- _What this exercise asks_:
**1)** According to the DNS latency text, why can the recipient of a DNS request sent over UDP not calculate a transmit time? Answer in one to three sentences.
**2)** Set down the DNS latency text verbatim, from "As noted above, DNS" to "much as possible.".

- _Text provided_:
____

As noted above, DNS lookups can account for significant perceived latency when browsing the Internet. To enhance the Internet browsing experience, it is thus desirable to reduce latency caused by DNS lookups as much as possible.

However, most of the DNS requests are transmitted via User Datagram Protocol (UDP). UDP is a stateless protocol that is not connection oriented and does not utilize acknowledgements. Thus, the UDP protocol does not allow for the recipient of the DNS request (the operator of the authoritative DNS service for example) to calculate a transmit time that represents the time it takes for a request to travel from a point A to a point B in a network.

A small percentage of the DNS requests are transmitted via Transport Communication Protocol (TCP). TCP protocol is a state-full, connection-oriented protocol. Latency for TCP communications from one node to a DNS service at a node in a network can be calculated. Further, round trip time (RTT) latency can be calculated during session buildup and teardown. As discussed herein, the latency of at least some of the DNS requests that are transmitted via TCP may used to describe the latency of all of the queries, including those transmitted via UDP.

Embodiments of the present disclosure provide systems, methods, and computer-readable mediums provide for accessing a set of data related to a plurality of domain name system (DNS) requests for a transmitted via transport control protocol (TCP) for a plurality of subnets in a network; selecting a subset of the set of data that is a representative sample of the set of data; estimating latency of the subset of the data; and modifying a portion of the network based on the estimated latency of the subset of the data.

FIG. 1 is an example diagram of a networked system environment 100 for implementing features in accordance with the present disclosure. As shown in FIG. 1, system environment 100 includes one or more routers 102 that provide routing table data to computing cluster 106. Computing cluster 106 may be implemented, for example, as a Hadoop framework for processing large amounts of data.

System environment 100 may further include one or more constellation sites 104. Constellation sites 104 may be implemented as one or more nodes that collect DNS request TCP data and transmit the data to computing cluster 106. Computing cluster 106 may collect and process the routing table data from the one or more routers 102 and the DNS TCP data from the one or more constellation sites 104 as more fully discussed herein. The data that is processed by the computing cluster 106 may be transmitted to computing device 108.

Computing device 108 may be implemented as, for example, a gateway device that receives the processed data from the computing cluster 106 and includes latency calculator 110 that calculates latency based on the data, as more fully discussed herein.

____

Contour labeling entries
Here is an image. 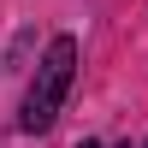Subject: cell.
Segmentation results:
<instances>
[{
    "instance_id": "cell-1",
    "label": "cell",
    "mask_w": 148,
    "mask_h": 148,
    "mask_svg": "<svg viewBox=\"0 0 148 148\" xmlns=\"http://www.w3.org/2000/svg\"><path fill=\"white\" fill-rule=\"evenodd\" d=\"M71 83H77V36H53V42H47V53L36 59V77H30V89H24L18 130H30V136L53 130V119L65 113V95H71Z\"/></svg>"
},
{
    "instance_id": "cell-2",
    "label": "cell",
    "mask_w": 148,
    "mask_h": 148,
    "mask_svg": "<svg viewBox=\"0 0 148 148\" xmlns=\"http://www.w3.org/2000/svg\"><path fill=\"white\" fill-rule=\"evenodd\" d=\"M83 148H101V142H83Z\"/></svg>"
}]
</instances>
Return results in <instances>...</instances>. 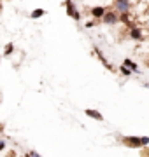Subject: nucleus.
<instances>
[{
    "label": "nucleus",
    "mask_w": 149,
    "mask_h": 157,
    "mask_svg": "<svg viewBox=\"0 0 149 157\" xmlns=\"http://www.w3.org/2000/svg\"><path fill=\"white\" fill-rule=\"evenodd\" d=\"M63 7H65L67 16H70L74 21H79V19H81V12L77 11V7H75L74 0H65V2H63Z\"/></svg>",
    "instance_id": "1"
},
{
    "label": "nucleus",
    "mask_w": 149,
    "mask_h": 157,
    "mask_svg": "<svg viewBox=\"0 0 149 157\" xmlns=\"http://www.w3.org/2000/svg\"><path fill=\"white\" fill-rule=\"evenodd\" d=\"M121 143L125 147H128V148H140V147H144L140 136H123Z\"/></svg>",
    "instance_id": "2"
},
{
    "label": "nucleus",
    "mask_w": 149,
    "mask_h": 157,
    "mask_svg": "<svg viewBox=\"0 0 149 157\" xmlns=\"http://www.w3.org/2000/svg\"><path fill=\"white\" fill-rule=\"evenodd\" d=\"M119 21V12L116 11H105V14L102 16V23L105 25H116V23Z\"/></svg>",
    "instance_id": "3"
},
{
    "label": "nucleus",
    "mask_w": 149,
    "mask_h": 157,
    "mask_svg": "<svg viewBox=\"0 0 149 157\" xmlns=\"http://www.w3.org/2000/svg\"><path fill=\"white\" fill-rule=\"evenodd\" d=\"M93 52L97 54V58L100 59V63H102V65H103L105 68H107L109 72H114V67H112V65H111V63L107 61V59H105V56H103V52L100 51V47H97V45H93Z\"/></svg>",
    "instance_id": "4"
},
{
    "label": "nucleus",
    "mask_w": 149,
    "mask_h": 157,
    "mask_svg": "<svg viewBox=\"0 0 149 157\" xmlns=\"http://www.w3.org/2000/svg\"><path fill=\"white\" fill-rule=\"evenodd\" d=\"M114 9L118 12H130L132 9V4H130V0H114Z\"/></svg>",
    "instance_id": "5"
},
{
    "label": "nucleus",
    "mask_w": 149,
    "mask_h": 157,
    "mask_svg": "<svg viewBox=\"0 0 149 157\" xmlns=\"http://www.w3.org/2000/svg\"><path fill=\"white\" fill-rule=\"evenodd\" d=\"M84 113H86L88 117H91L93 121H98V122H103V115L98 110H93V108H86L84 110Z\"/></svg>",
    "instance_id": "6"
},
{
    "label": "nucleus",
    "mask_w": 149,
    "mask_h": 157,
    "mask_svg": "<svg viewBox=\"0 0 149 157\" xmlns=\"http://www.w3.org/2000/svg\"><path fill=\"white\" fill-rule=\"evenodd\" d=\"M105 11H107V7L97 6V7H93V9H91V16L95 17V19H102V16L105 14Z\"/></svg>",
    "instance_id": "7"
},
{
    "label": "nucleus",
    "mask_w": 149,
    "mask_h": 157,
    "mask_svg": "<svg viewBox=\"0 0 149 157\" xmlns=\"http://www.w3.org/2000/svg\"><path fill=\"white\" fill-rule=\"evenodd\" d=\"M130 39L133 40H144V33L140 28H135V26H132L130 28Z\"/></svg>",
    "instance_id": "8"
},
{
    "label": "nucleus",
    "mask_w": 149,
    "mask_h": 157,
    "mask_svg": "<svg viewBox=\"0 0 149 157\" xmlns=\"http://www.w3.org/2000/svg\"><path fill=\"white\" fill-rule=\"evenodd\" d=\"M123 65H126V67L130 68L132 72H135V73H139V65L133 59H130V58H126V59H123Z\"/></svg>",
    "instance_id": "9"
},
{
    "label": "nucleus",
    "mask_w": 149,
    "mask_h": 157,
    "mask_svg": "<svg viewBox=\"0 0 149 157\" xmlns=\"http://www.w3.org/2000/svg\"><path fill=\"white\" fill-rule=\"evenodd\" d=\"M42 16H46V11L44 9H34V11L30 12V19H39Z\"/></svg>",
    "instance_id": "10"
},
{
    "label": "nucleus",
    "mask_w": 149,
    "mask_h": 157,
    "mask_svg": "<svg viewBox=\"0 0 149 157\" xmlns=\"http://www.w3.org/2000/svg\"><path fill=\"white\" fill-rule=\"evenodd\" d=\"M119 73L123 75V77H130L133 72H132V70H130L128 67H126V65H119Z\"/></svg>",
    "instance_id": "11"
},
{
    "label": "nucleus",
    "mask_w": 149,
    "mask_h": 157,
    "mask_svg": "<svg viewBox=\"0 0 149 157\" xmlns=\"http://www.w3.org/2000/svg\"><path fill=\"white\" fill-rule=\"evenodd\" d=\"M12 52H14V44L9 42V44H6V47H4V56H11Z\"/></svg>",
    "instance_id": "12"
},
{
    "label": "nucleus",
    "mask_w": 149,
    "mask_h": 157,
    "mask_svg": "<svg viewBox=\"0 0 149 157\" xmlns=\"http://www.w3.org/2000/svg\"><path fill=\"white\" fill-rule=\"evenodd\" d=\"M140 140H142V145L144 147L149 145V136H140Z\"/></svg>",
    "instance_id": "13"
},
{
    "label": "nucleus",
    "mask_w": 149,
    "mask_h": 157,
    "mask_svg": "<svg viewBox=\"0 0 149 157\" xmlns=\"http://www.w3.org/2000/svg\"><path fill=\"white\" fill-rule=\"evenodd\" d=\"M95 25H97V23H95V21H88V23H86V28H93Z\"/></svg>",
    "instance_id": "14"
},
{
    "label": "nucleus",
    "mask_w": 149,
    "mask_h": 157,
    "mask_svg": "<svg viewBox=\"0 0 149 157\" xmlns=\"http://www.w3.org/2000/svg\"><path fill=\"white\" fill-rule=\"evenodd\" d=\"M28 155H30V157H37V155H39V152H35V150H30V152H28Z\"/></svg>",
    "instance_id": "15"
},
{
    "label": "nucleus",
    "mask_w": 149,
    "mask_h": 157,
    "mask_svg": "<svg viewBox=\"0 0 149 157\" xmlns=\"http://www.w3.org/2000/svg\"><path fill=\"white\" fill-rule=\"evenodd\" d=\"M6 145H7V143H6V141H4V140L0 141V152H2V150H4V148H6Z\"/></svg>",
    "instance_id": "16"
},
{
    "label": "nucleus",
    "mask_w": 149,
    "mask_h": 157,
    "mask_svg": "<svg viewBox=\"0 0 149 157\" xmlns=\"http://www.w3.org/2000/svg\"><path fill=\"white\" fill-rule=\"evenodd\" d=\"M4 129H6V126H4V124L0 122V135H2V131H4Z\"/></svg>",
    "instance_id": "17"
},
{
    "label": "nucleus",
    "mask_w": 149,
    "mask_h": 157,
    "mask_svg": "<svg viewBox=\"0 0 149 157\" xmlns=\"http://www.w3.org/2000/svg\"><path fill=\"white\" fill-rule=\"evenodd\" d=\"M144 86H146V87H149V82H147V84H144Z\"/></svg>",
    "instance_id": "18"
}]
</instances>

____

- _Responses in order_:
**1)** UDP is a stateless protocol that is not connection oriented and does not use acknowledgements. For that reason, the recipient of a DNS request, such as the operator of the authoritative DNS service, cannot calculate how long the request took to travel from one point in the network to another.

**2)**
As noted above, DNS lookups can account for significant perceived latency when browsing the Internet. To enhance the Internet browsing experience, it is thus desirable to reduce latency caused by DNS lookups as much as possible.